PROVIDED TEXT -
Thierry FOURNIER [Sun, 20 Dec 2015 18:14:35 +0000 (19:14 +0100)]
BUG/MAJOR: lua: Do not force the HTTP analysers in use-services
INNER and XFERBODY analyzer were set in order to support HTTP applets
from TCP rulesets, but this does not work (cf previous patch).
Other cases already provides theses analyzers, so their addition is
not needed. Furthermore if INNER was set it could cause some headers
to be rewritten (ex: connection) after headers were already forwarded,
resulting in a crash in buffer_insert_line2().
Special thanks to Bernd Helm for providing very detailed information,
captures and stack traces making it possible to spot the root cause
here.
Thierry FOURNIER [Sun, 20 Dec 2015 19:13:14 +0000 (20:13 +0100)]
BUG/MEDIUM: lua: Forbid HTTP applets from being called from tcp rulesets
HTTP applets request requires everything initilized by
"http_process_request" (analyzer flag AN_REQ_HTTP_INNER).

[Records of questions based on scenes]

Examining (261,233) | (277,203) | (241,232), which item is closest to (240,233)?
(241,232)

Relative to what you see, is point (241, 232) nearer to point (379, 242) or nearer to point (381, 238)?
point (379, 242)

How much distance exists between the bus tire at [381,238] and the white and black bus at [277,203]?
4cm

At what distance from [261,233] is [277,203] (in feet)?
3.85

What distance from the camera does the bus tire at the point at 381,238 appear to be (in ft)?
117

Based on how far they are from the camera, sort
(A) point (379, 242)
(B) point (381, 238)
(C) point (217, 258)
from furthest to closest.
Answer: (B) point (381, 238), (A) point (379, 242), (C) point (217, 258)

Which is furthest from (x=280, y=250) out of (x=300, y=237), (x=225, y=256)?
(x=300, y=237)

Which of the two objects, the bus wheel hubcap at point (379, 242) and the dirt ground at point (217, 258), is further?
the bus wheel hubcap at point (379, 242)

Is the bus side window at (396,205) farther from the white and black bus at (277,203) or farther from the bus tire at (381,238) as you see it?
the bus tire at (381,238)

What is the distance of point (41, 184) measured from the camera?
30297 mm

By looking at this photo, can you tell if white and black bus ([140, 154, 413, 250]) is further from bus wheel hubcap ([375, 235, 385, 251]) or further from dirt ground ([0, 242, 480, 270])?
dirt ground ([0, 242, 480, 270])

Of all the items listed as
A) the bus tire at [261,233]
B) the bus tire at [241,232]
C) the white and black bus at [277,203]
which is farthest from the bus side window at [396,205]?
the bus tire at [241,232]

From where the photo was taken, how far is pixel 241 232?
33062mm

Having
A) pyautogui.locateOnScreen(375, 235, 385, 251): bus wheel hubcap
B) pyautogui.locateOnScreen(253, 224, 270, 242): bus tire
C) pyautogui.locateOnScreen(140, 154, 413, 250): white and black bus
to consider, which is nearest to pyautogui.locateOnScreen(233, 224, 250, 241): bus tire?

TASK OBJECTIVE - Write out the part of the commit log above from "Other cases already" to "crash in buffer_insert_line2().", word for word.

RESULT OF THIS TASK -
Other cases already provides theses analyzers, so their addition is
not needed. Furthermore if INNER was set it could cause some headers
to be rewritten (ex: connection) after headers were already forwarded,
resulting in a crash in buffer_insert_line2().